Rule 3: Assist providers in improving performance.

For the healthcare industry, 2018 and 2019 will be years of reckoning as the performance-related goals set by the US Department of Health and Human Services come due. This includes initiatives focused on hospital value-based purchasing, reducing hospital readmission rates and linking Medicare payments to alternative payment models.

90% of traditional Medicare payments will be tied to quality via programs including the Hospital Value-Based Purchasing and Hospital Readmissions Reduction Programs.

50% of fee-for-service Medicare payments will be tied to quality or value via Accountable Care Organizations or bundled payments.

Rule 4: Transparency wins.

The Medicare Access & CHIP Reauthorization Act of 2015 (MACRA) created two value-based payment tracks for physicians that take effect in 2019.

Merit-Based Incentive Payment System. MIPS, as it’s known within industry circles, combines pay-for-performance systems into a single program. Value will be assessed by pre-defined metrics including meaningful EHR use, clinical improvement, resource use and quality.

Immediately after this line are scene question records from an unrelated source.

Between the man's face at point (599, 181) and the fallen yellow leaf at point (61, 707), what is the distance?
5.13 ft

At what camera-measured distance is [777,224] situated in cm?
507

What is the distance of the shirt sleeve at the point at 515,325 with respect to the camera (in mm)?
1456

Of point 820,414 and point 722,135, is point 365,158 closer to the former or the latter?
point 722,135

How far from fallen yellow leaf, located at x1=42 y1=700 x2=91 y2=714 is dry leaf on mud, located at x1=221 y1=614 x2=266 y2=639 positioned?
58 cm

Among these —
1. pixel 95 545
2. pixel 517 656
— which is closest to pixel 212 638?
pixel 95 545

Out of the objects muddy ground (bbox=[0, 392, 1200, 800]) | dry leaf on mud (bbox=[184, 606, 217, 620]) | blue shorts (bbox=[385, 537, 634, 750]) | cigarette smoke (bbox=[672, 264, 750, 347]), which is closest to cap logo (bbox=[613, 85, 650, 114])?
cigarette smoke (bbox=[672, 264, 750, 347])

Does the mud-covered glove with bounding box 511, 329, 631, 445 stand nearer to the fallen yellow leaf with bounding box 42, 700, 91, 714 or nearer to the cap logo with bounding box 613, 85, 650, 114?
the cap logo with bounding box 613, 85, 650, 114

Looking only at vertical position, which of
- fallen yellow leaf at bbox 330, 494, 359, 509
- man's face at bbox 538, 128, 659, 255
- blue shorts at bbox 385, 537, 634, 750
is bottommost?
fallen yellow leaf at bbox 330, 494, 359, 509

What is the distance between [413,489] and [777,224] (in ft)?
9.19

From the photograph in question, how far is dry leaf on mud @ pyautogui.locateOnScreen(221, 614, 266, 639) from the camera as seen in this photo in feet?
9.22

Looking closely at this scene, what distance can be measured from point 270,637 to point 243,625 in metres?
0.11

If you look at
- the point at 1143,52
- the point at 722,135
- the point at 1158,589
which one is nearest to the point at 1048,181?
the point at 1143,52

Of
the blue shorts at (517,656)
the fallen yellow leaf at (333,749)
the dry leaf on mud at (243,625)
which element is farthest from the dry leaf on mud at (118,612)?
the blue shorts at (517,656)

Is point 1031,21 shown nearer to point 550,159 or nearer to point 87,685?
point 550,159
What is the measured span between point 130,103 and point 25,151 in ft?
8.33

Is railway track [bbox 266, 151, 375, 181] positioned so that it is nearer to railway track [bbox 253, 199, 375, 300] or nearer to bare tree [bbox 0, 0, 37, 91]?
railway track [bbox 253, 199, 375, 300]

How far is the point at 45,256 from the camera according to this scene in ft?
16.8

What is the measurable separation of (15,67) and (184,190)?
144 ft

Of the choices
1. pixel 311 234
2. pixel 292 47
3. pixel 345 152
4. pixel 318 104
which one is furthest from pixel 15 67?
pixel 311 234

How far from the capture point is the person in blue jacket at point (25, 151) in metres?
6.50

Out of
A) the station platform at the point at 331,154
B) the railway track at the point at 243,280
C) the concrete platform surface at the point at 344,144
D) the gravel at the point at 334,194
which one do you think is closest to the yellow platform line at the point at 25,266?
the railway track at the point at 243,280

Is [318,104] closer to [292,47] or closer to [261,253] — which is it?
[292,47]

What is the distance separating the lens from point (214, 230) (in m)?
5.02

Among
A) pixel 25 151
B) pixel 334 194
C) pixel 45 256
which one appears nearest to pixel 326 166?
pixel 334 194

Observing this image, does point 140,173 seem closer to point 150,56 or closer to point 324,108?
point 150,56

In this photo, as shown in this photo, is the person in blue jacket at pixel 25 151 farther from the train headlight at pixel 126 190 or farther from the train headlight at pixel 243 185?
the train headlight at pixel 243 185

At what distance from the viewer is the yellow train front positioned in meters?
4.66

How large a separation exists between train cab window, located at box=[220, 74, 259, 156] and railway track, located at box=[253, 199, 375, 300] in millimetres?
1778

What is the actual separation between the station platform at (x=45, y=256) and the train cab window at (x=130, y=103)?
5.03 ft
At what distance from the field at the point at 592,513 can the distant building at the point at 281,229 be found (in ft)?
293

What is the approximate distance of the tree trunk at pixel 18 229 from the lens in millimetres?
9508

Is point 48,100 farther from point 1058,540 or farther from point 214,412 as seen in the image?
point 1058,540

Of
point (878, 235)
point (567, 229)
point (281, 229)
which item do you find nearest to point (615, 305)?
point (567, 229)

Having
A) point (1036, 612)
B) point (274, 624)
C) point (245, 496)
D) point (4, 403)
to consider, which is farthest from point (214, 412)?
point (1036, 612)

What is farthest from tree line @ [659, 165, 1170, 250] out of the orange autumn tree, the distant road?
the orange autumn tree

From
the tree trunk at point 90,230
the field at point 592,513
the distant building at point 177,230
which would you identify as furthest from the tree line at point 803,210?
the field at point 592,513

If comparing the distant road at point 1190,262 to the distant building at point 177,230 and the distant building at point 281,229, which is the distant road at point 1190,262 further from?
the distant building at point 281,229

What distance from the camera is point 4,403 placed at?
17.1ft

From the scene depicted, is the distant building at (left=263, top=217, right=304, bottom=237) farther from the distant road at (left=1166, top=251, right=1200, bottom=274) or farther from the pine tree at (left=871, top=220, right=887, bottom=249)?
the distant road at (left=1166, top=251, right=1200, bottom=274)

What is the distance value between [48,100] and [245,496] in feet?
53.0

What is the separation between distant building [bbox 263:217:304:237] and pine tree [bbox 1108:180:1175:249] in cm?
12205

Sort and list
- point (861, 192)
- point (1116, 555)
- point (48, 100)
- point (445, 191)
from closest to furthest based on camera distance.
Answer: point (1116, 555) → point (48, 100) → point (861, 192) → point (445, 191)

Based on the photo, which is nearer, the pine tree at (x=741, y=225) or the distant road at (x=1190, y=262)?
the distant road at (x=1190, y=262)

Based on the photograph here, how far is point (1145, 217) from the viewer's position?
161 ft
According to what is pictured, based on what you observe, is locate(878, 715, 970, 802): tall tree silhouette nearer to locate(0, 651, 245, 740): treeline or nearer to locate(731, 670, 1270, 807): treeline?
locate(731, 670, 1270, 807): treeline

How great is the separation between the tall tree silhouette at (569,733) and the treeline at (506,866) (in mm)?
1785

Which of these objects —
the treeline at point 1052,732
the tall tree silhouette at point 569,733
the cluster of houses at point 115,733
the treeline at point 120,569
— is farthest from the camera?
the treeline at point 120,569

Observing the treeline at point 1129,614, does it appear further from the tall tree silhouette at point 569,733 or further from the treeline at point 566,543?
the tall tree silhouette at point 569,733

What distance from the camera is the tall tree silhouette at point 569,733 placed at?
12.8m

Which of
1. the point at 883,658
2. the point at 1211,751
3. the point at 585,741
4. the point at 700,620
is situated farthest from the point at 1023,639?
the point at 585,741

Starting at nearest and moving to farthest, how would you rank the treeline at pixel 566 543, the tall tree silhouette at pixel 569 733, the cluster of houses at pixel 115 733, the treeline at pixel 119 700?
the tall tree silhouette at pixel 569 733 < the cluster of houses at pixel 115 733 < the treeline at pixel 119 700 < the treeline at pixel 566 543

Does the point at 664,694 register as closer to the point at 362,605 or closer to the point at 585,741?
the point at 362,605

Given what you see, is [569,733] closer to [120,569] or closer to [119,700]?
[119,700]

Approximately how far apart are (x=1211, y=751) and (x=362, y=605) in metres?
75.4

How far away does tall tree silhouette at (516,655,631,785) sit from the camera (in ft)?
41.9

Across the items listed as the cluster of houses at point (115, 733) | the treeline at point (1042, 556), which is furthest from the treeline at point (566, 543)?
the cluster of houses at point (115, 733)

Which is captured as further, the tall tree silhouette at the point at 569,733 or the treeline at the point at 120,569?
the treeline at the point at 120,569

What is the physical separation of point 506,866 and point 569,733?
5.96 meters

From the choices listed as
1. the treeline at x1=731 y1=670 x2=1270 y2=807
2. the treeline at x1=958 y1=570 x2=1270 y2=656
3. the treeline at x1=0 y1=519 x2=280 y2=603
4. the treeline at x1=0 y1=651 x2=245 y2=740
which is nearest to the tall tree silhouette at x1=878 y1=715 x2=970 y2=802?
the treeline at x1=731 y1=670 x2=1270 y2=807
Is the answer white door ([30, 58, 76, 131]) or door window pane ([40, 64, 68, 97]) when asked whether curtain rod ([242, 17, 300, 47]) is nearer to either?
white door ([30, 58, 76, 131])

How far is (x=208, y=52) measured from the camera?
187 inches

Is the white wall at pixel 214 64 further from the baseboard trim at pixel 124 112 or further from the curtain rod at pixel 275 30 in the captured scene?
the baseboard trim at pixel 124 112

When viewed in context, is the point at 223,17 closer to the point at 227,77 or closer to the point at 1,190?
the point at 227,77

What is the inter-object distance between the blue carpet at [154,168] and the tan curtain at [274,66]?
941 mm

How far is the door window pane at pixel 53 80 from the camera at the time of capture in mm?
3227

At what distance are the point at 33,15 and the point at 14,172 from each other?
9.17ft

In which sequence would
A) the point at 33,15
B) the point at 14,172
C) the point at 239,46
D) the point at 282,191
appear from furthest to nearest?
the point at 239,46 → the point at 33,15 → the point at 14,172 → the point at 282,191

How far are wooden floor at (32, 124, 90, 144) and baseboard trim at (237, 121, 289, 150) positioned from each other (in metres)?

Alternative Payment Models. APMs offer new methods to pay for care to Medicare users. From launch through 2024, participating healthcare providers will be given a single incentive payment. The system offers “increased transparency of physician-focused payment models,” according to the Centers for Medicare & Medicaid Services.

What MACRA means for leaders

Organizations will be compensated for clarity of physician-focused payment models.

Because more payments are at risk, MACRA implicitly incentivizes organizations to meet the outlined financial objectives

TLDR;

Takeaways for businesses directly involved in the healthcare experience and those serving them: focus on value, performance and transparency to win serving consumers and moving digital health and wellness forward.